Una cara ácida, preocupada por un dolor profundo que se quiere ocultar de cualquier forma. Y lo curioso es que siento así careciendo de motivos. Entonces, por aquello de que la causa de la angustia es algo por completo desconocido, quizás tenga que resignarme a que mi amargura no tenga solución. Mientras, por no aparecer tan cariacontecido, a veces uno sonríe o por una pequeña ventana que no imaginaba que estuviese abierta, se encuentra con su infancia y la carcajada resurge como un estruendo. Eso me ha pasado varias veces.

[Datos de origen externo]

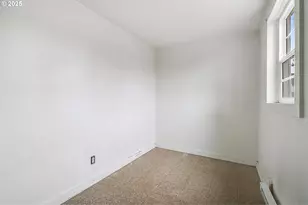 810 Johnson Ave, Cottage Grove, OR 97424 - Photo 13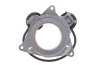 Натяжник ремня генератора BMW 3 (G20/G80/G28)/5 (G30/F90) 20- B46/B48/B58 INA (534 1011 10) изображение 4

Por este modo de reír, y claro por otras cosas, que no vale la pena ahora puntualizar, me he ganado la fama de tipo derecho y franco, en quien se puede confiar. Pero creo que todo es falso, porque no me parece, muy a mi pesar, haber aliviado con un buen consejo a nadie y más de una vez creo haber defraudado cualquier esperanza, porque no he tenido demasiada paciencia ni de escuchar ni de reflexionar con el otro. No obstante me siguen pidiendo “un momento a solas, Don Humberto” para contarme sus aflicciones, en la familia o en el trabajo. Entonces pienso: “Este no sabe como estoy yo. Con ganas enormes de deshacer aunque sea un minuto mi propio nudo”. Pero me vende mi apariencia de hombre fuerte y mi fama de buena persona.
Mi foto sé que me sobrevivirá. Al menos por un tiempo y más con la mujer que tengo, que hace un culto de la nostalgia.
Está ampliada y contenida en un marco, colgada en una pared del dormitorio, muy cerca del crucifijo. Allí sobresale la imagen del tipo ganador, como ellos lo han querido.